Judging by the experience of early adopters, the implications of conversational commerce are enormous. The North Face, for example, which first implemented a dialogue-based shopping experience in 2015 using our Fluid Expert Personal Shopper application, finds that consumers using the experience stay at the site longer and take a look at more products — all while getting an experience closer to that within a store.

Other retailers believe the conversational approach to shopping will in time replace conventional websites altogether. For 1-800-Flowers, which introduced A.I.-driven GWYN (Gifts When You Need) in time for Mother’s Day 2016, the dialogue-based commerce application delivers a shopping experience that represents the company’s many brands and sites without requiring shoppers to open new tabs, conduct multiple searches, or otherwise navigate any of them. GWYN, which is also powered by Fluid’s application, asks questions and delivers recommendations to find the perfect gift across all categories, including flowers, fruit, cookies, gift basket assortments, etc.

These early adopters fundamentally saw a need to provide expert advice and recommendations to every shopper through a conversation. The faster, more intuitive conversational approach improves daily with the rapid development of A.I. itself.

Where only a few years ago there was a great deal of public skepticism about artificial intelligence, it is now generally accepted as a critical enabler within today’s game-changing consumer technologies.

Brands that are eager to implement A.I. conversational commerce experiences on their brand site have the benefit of these early adopters. Among the insights are these three guidelines for retailers adopting conversational tools:

  1. A.I. learning requires teaching, and teaching requires the right teachers. Since these conversational applications will mimic and represent a voice of the brand to many consumers, brands will need to prepare the tools to make recommendations and have a dialogue that is representative of their company.
  2. Cognitive technology requires transparency to function effectively. Accurate, expert, high-confidence recommendations require brands to reveal how they match and rate products against each consumer’s needs.
  3. Usage drives improvement. Cognitive systems require significant iterations and get smarter as they go.

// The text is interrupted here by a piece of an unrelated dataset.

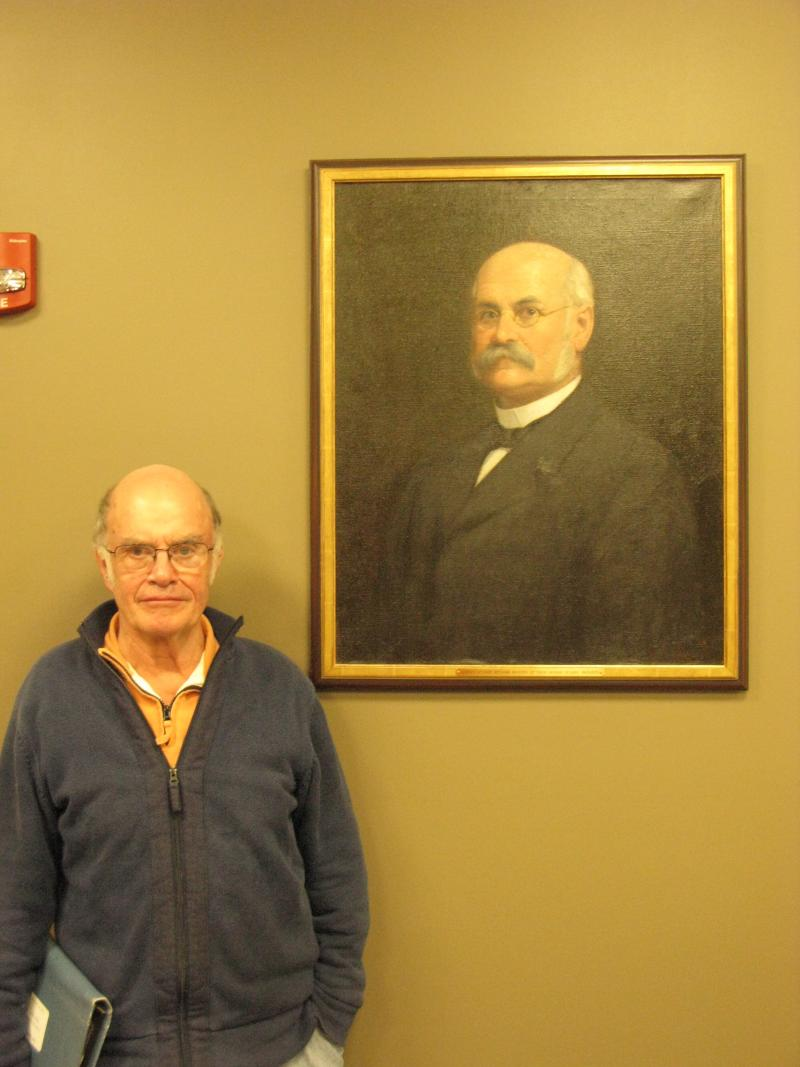 Sandwich Resident Lee Quimby standing next to a portrait of his Grandfather who was a major benefactor of town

Checkboxing these new capabilities won’t cut it — brands will need to actively promote usage, understand feedback, and continually iterate the experience to meet consumers’ expectations.

The conversational commerce solutions now transforming the retail marketplace are ideally suited to the mobile medium and fulfill consumer expectations that transactions will happen anywhere, via website, chatbot, or text messaging.

If A.I. can engage in a dialogue with an online shopper and help them find the product they need, we are several steps closer to providing the kind of personalized brand experience that consumers want wherever and whenever they make a purchase — thus further bridging the gap between the best of in-store and online shopping experiences.